Benché il ragazzo avesse dichiarato così apertamente di voler uccidere un uomo, il Maggiore Sadrah non aveva dato peso a quell’affermazione. Aveva cercato di convincerlo e, dopo averlo minacciato di portarlo al distretto militare, era riuscito a farsi consegnare la spada, che aveva poi gettato sopra la gabbia dei cani dietro casa sua.

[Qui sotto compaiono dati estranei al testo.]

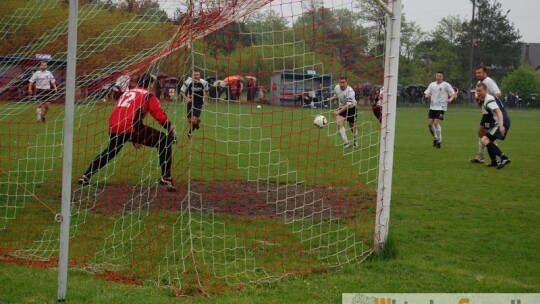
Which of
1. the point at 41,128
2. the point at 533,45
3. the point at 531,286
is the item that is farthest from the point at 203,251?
the point at 533,45

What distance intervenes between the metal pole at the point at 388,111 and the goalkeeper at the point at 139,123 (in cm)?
324

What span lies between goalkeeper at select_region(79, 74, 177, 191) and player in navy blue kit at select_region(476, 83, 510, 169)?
663 cm

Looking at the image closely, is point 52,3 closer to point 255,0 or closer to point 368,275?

Per tutto il pomeriggio non aveva più pensato a quell’episodio e non aveva notato nessun presagio di catastrofe: forse era diventato vecchio e non era più attento come una volta. Era quasi dispiaciuto di aver confiscato quell’inutile spada. Con quell’arma logora tra le mani di Margio, forse Anwar Sadat non sarebbe morto. Anche se il ragazzo l’avesse colpito più volte al collo, al massimo gli avrebbe fatto qualche livido o rotto qualche osso. Rabbrividì mentre immaginava come Margio avesse ghermito Anwar Sadat e con quanta forza le sue mascelle avessero stretto il collo del pover’uomo.